GOAL: Copy out each of the entries below word for word.

::: SUPPLIED ENTRIES :::

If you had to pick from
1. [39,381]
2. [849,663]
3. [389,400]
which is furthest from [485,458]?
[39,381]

:::

FINISHED EXERCISE:
If you had to pick from
1. [39,381]
2. [849,663]
3. [389,400]
which is furthest from [485,458]?
[39,381]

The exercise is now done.